Das Staunen, so sehen es die Philosophen Platon und Aristoteles, ist der Beginn der Liebe zur Weisheit. Das bedeutet Philosophie wörtlich übersetzt. So ein Moment kann der Beginn einer Suche sein, einer Sehnsucht nach mehr. Dann lassen wir zu, dass wir etwas unsicher werden, ob unser Weltbild stimmt. Aber genau das ist eine Verunsicherung, die belebt.
Weisheit der Liebe
Die Hirten haben sich nach Ende ihres himmlischen Moments aufgemacht zu dem Kind, als erste menschliche Zeugen des viel zu grossen Geschehens, dass Gott Mensch wurde.
Ein göttliches Kind: ein Baby zwar, das war wie alle Neugeborenen. Doch strahlte es einen Frieden aus, der den Glauben dieser hartgesottenen Männer – so viel oder so wenig sie hatten – an Gottes Nähe leuchten liess.
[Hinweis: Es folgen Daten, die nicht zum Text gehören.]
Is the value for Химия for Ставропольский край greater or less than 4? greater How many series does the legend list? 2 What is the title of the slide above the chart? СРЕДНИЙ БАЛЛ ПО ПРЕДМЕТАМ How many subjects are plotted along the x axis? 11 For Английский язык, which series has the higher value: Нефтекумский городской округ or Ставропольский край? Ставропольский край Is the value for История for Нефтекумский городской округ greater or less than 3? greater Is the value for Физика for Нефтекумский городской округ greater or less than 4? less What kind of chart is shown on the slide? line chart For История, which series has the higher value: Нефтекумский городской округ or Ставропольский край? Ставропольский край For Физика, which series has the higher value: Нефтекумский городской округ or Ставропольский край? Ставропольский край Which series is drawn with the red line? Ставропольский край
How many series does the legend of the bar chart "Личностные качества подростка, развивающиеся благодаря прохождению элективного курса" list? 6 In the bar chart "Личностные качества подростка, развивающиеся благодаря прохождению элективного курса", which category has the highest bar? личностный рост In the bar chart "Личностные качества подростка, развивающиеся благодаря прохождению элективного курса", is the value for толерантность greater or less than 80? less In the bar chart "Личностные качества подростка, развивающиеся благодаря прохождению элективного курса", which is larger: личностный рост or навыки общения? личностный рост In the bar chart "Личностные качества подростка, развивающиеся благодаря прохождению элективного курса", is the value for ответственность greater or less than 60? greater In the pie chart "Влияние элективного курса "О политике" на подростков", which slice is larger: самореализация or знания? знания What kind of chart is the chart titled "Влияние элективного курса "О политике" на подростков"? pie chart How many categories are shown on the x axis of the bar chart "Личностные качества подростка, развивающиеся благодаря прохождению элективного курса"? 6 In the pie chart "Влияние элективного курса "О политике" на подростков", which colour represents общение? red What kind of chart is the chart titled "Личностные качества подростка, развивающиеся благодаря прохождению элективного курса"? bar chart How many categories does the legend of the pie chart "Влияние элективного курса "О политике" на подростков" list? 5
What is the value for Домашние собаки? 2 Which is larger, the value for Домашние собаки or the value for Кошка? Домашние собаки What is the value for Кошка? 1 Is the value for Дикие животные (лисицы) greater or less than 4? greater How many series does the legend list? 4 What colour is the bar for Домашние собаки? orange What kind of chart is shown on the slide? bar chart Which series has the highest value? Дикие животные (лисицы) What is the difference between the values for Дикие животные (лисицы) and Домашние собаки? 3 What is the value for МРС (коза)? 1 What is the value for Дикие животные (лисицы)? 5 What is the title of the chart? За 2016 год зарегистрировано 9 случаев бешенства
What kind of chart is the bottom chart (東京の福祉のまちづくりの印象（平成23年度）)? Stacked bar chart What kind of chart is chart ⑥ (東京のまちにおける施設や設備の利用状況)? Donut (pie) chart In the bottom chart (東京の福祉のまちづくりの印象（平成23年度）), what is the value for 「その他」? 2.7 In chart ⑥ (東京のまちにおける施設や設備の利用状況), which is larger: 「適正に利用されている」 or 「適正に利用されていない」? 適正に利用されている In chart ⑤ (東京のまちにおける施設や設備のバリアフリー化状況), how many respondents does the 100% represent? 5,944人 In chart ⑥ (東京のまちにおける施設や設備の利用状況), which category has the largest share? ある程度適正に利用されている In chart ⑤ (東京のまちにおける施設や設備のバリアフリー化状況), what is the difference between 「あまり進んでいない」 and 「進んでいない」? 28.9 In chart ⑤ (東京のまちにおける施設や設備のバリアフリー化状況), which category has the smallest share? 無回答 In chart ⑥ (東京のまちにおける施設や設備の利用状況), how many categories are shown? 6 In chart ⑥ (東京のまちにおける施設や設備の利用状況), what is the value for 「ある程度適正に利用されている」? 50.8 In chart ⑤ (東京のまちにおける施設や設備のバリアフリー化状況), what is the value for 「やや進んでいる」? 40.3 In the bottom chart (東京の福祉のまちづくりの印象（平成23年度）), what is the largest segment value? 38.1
Alle, die in seine Nähe kommen, ja, der Kosmos, atmete erleichtert auf, dass Jesus, der Christus, geboren wurde. Denn mit ihm kommt eine Weisheit in die Welt, die den Bruch in der ganzen Schöpfung heilt. Eine Weisheit allerdings, die unserem Weltwissen entgegensteht und uns genauso befreiend wie unbequem entgegenkommt. Es ist die Weisheit der Liebe. Wir suchen die Effizienz: und Jesus lehrt uns Geduld. Wir versuchen gut vor uns selbst dazustehen: Christus zeigt, wie liebevoll er hinter unsere Masken sieht. Wir haben Mitleid mit denen, die unten sind: Christus stellt sich neben sie. Er schweigt mit ihnen und begehrt mit ihnen auf.
Und zeigt uns so: was und wer Gott ist.
Eine Engelsschar über dem Felde, eine mystische Stimmung, ein Moment, wo der Himmel aufgeht: das sind Hinweise auf Gottes Grösse und Heiligkeit.
Und ein Menschenkind, das sein Leben einsetzt für andere und genau darin das Anbrechen von Gottes Reich feiert: das ist der Hinweis auf Gottes Herz, das schlägt für die Armen.
Und genau darin besteht in meinen Augen die Verheissung von Weihnachten: wenn wir unser Leben wagen, nicht mit dem Ziel, möglichst sicher und möglichst «richtig» durchzukommen, sondern lebendig und als liebende Menschen.
Dann geht auch über unserem kleinen Leben der Himmel auf: wie wenn ein Nebelbogen über Spitzbergen sich zeigt und man kurz an Gottes Nähe glauben kann.